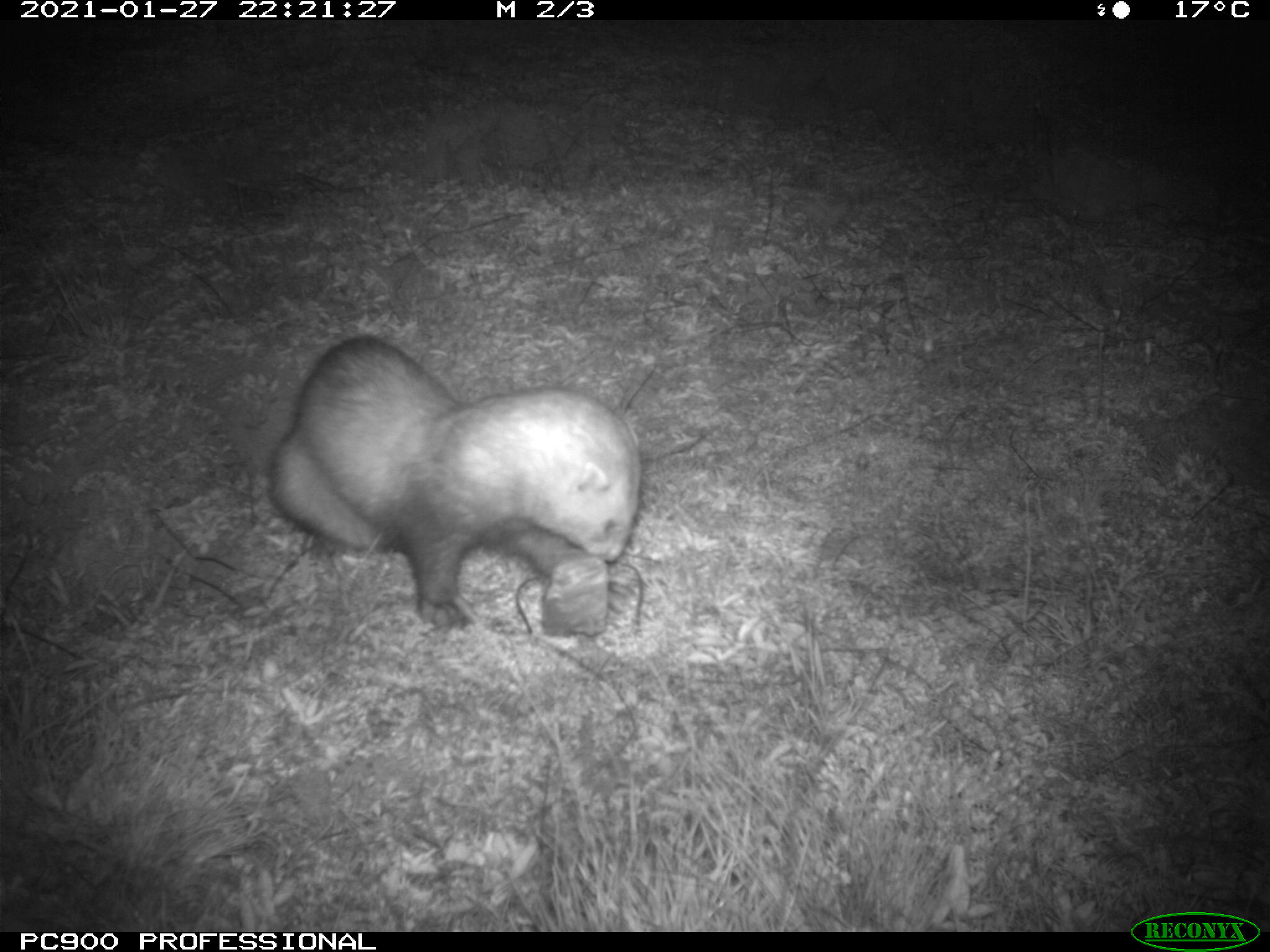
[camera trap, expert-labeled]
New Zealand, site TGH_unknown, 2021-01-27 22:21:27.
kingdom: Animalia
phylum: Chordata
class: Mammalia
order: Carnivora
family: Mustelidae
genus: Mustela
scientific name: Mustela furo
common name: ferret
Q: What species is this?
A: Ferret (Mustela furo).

########################################

Copy, without any change, the run of lines from the one with "family: Mustelidae" through the end of the entries above.

-- Output for this task --
family: Mustelidae
genus: Mustela
scientific name: Mustela furo
common name: ferret
Q: What species is this?
A: Ferret (Mustela furo).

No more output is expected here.